Réunis à Genève ce 1er juin 2026, les membres de l’IRU ont adopté à l’unanimité une résolution demandant la création d’un mécanisme de gestion des crises énergétiques. L’organisation internationale estime qu’une coopération étroite entre les gouvernements et les transporteurs routiers est indispensable pour anticiper et gérer les situations d’urgence susceptibles de menacer l’approvisionnement et la mobilité.
Un secteur particulièrement vulnérable
Cette initiative intervient dans un contexte marqué par les conséquences du conflit au Moyen-Orient, qui a fortement perturbé les marchés de l’énergie et les routes commerciales internationales. Pour le transport routier, l’impact de la hausse des prix est accentué par les droits d’accise et la TVA appliqués aux carburants.

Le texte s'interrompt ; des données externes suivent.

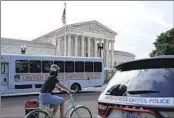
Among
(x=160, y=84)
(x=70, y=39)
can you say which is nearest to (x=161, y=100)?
(x=160, y=84)

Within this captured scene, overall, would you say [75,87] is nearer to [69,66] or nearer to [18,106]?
[69,66]

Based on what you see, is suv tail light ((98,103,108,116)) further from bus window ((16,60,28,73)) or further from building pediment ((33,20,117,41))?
building pediment ((33,20,117,41))

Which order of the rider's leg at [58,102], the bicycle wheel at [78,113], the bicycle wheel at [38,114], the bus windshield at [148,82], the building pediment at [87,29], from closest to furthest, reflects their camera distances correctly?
the bus windshield at [148,82] < the bicycle wheel at [38,114] < the rider's leg at [58,102] < the bicycle wheel at [78,113] < the building pediment at [87,29]

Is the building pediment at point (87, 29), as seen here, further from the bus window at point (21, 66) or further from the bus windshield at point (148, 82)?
the bus windshield at point (148, 82)

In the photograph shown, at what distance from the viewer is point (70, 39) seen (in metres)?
113

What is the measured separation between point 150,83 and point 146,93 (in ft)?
0.46

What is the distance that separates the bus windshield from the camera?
13.9 ft

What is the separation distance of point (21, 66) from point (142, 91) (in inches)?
779

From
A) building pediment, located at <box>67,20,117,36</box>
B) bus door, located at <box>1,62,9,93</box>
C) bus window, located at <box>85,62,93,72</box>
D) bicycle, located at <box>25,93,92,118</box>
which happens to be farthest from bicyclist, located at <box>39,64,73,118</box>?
building pediment, located at <box>67,20,117,36</box>

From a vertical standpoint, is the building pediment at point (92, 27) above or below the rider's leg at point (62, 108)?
above

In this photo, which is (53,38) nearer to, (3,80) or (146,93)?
(3,80)

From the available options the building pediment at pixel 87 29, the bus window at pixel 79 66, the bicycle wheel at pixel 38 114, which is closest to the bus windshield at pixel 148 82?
the bicycle wheel at pixel 38 114

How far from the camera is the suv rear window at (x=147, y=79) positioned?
425cm

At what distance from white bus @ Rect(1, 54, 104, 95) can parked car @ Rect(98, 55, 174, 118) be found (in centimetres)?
1878
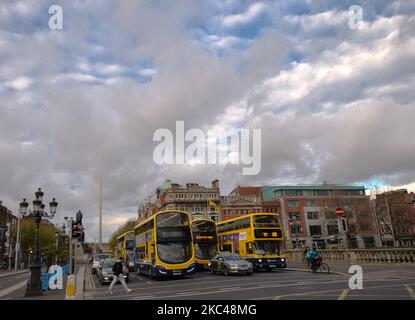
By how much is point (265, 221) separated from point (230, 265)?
5396 millimetres

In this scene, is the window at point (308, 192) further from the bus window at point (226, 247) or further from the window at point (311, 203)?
the bus window at point (226, 247)

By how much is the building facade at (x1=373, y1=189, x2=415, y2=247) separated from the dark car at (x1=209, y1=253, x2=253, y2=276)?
166 feet

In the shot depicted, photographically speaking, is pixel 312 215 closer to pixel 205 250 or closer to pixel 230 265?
pixel 205 250

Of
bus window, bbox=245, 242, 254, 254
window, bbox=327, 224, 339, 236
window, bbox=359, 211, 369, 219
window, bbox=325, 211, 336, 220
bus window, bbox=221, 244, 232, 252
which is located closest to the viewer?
bus window, bbox=245, 242, 254, 254

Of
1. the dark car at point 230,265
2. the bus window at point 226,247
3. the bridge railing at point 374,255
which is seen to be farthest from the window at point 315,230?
the dark car at point 230,265

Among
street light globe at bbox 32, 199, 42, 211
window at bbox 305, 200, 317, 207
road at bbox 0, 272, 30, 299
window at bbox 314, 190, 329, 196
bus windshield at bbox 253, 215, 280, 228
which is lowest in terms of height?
road at bbox 0, 272, 30, 299

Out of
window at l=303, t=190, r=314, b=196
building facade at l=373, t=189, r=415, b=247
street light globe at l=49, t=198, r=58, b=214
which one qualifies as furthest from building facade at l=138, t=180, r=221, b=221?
street light globe at l=49, t=198, r=58, b=214

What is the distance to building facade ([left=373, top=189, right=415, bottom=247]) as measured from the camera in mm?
70625

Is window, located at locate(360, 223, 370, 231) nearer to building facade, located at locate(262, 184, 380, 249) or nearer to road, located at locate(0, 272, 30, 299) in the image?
building facade, located at locate(262, 184, 380, 249)

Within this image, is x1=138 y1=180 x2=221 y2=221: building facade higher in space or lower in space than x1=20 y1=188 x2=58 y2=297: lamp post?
higher

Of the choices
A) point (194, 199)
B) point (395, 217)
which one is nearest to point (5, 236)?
point (194, 199)

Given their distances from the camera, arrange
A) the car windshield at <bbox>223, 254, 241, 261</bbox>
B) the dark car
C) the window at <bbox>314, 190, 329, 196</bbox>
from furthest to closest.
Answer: the window at <bbox>314, 190, 329, 196</bbox>
the car windshield at <bbox>223, 254, 241, 261</bbox>
the dark car

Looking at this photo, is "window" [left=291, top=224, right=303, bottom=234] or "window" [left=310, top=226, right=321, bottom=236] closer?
"window" [left=291, top=224, right=303, bottom=234]
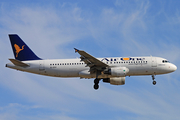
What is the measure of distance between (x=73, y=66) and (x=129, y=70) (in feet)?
27.4

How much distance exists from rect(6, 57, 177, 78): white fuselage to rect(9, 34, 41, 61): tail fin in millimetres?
1694

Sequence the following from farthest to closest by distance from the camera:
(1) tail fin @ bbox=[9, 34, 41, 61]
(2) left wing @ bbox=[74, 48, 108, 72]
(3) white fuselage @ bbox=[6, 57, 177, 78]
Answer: (1) tail fin @ bbox=[9, 34, 41, 61]
(3) white fuselage @ bbox=[6, 57, 177, 78]
(2) left wing @ bbox=[74, 48, 108, 72]

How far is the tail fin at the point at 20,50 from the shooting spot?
43.4m

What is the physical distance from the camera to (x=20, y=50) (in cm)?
4384

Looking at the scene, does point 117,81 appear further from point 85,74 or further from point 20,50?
point 20,50

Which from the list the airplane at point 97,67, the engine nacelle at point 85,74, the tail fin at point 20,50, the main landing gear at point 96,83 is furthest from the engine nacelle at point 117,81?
the tail fin at point 20,50

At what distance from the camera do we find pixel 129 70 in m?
40.6

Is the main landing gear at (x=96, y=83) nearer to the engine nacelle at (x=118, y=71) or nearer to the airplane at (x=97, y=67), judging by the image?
the airplane at (x=97, y=67)

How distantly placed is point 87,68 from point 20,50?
11336 mm

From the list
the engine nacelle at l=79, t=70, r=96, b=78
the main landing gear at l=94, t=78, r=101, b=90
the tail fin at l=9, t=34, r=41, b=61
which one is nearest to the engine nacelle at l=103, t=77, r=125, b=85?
the main landing gear at l=94, t=78, r=101, b=90

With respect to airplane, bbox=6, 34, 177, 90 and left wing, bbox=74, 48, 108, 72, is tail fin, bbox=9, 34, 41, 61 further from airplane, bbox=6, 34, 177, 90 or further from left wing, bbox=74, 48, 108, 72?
left wing, bbox=74, 48, 108, 72

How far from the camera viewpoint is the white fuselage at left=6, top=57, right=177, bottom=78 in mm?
40844

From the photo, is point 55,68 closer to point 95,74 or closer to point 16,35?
point 95,74

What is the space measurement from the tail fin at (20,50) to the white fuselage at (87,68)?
5.56 feet
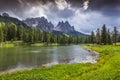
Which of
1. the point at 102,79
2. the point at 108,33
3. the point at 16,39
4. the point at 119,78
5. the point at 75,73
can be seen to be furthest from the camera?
the point at 16,39

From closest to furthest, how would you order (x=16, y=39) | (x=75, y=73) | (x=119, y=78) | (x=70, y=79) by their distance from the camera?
(x=119, y=78) → (x=70, y=79) → (x=75, y=73) → (x=16, y=39)

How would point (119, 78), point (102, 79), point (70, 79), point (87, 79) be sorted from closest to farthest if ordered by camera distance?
1. point (119, 78)
2. point (102, 79)
3. point (87, 79)
4. point (70, 79)

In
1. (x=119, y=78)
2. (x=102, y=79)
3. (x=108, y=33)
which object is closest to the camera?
(x=119, y=78)

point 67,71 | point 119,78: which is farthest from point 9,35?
point 119,78

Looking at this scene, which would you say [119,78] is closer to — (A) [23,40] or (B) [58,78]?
(B) [58,78]

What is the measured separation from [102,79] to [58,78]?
7.51 m

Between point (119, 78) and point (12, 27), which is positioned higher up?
point (12, 27)

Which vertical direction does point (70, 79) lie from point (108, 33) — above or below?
below

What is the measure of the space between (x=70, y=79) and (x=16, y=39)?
6605 inches

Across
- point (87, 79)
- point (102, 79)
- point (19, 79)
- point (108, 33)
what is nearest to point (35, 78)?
point (19, 79)

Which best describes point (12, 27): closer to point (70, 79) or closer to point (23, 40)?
point (23, 40)

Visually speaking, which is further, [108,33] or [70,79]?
[108,33]

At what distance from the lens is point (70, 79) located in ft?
92.7

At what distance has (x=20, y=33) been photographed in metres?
196
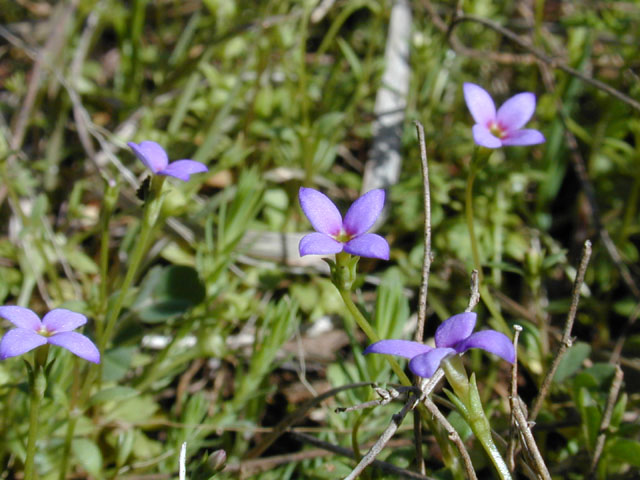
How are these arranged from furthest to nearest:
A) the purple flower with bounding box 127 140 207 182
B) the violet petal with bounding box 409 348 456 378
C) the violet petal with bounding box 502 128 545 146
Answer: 1. the violet petal with bounding box 502 128 545 146
2. the purple flower with bounding box 127 140 207 182
3. the violet petal with bounding box 409 348 456 378

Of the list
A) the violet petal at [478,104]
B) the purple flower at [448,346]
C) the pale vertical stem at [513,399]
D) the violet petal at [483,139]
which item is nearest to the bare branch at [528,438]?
the pale vertical stem at [513,399]

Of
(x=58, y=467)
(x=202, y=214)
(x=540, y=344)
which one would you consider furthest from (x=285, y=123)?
(x=58, y=467)

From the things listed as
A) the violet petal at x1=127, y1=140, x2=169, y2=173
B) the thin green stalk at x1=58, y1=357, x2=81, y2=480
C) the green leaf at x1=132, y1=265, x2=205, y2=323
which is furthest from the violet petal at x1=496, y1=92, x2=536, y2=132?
the thin green stalk at x1=58, y1=357, x2=81, y2=480

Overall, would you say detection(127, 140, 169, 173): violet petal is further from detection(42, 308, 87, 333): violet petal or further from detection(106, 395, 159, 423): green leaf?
detection(106, 395, 159, 423): green leaf

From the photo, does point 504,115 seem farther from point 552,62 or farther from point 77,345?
point 77,345

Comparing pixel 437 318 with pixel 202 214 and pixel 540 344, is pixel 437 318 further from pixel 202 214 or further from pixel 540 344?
pixel 202 214

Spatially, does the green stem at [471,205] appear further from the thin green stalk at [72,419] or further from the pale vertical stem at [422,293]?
the thin green stalk at [72,419]
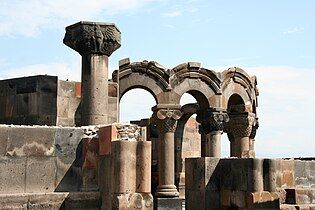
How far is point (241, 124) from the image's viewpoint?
16500 mm

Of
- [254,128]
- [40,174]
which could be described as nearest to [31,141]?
[40,174]

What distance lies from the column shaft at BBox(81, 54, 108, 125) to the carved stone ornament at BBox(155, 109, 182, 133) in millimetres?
5360

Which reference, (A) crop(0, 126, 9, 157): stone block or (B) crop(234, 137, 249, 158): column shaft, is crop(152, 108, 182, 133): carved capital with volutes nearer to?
(B) crop(234, 137, 249, 158): column shaft

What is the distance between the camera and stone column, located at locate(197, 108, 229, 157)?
50.1ft

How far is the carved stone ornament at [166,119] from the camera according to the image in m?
14.5

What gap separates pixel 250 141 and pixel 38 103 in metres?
9.82

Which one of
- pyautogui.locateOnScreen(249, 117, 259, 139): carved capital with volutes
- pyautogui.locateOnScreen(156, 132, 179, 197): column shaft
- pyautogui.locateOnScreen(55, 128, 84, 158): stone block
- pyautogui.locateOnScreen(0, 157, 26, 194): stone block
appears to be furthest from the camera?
pyautogui.locateOnScreen(249, 117, 259, 139): carved capital with volutes

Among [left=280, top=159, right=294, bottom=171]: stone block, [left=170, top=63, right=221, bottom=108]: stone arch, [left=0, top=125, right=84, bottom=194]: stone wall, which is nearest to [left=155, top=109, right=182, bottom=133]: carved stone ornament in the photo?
[left=170, top=63, right=221, bottom=108]: stone arch

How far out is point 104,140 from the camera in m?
5.66

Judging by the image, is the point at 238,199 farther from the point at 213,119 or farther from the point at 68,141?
the point at 213,119

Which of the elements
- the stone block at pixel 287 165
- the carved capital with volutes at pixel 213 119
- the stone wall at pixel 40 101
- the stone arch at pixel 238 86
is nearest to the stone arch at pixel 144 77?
the carved capital with volutes at pixel 213 119

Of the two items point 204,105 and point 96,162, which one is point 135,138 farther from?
point 204,105

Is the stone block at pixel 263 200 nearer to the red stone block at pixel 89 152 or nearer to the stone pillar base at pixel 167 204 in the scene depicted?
the red stone block at pixel 89 152

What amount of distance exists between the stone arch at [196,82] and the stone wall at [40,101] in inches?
214
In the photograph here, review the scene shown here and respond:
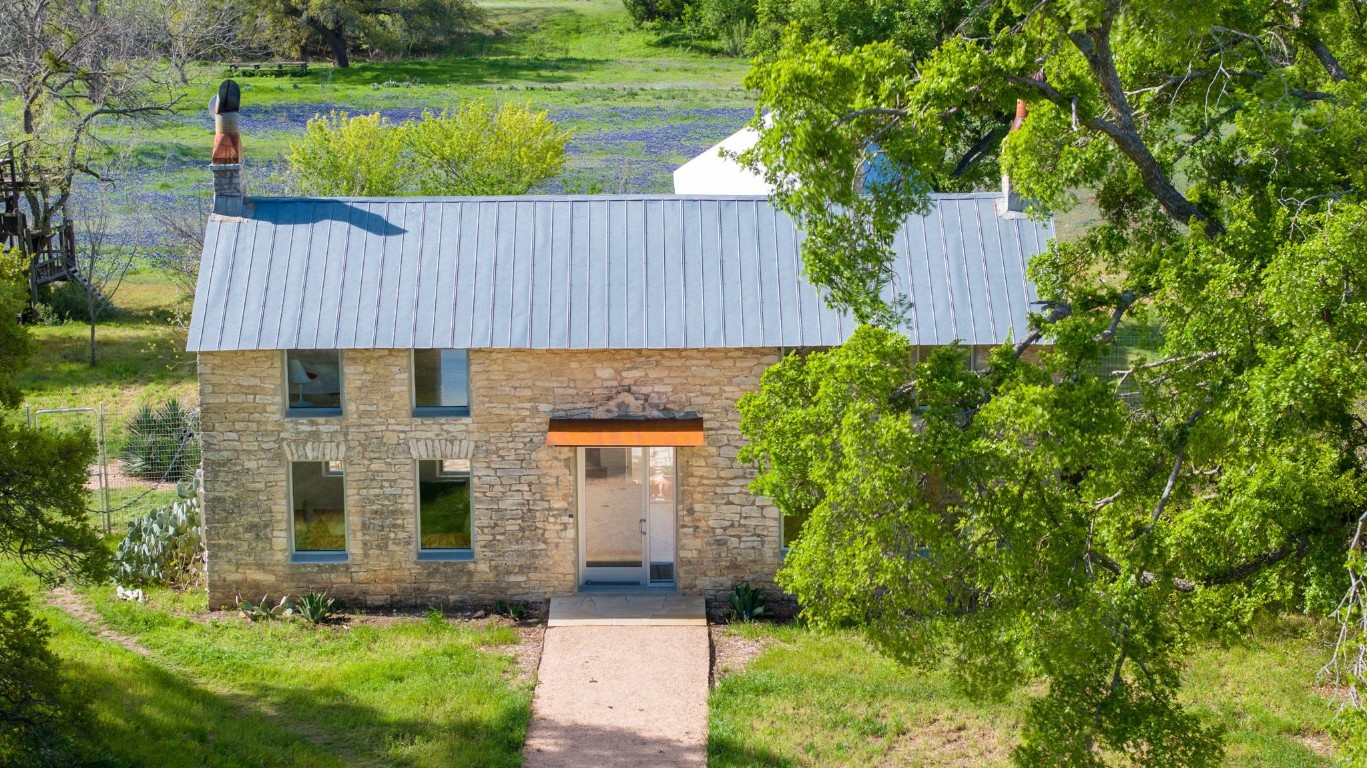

La situation est d’autant plus préoccupante que plus de 90 % des entreprises du secteur sont des PME fonctionnant avec des marges très faibles, généralement comprises entre 1 % et 3 %, ce qui limite leur capacité à absorber des augmentations soudaines des coûts.
Des mesures immédiates pour stabiliser le marché
L’IRU considère qu’une crise énergétique se manifeste notamment lorsqu’une hausse de 10 % du prix des carburants survient en une semaine ou lorsque la volatilité dépasse 10 % en une seule journée. Dès l’apparition de tels signaux, l’organisation recommande aux gouvernements de garantir l’accès aux produits raffinés grâce à la mobilisation des réserves stratégiques de pétrole, de réduire temporairement la fiscalité sur les carburants destinés au transport routier et de limiter les fluctuations excessives des prix. Elle souligne également l’importance de préparer des plans d’urgence en concertation avec les professionnels du secteur.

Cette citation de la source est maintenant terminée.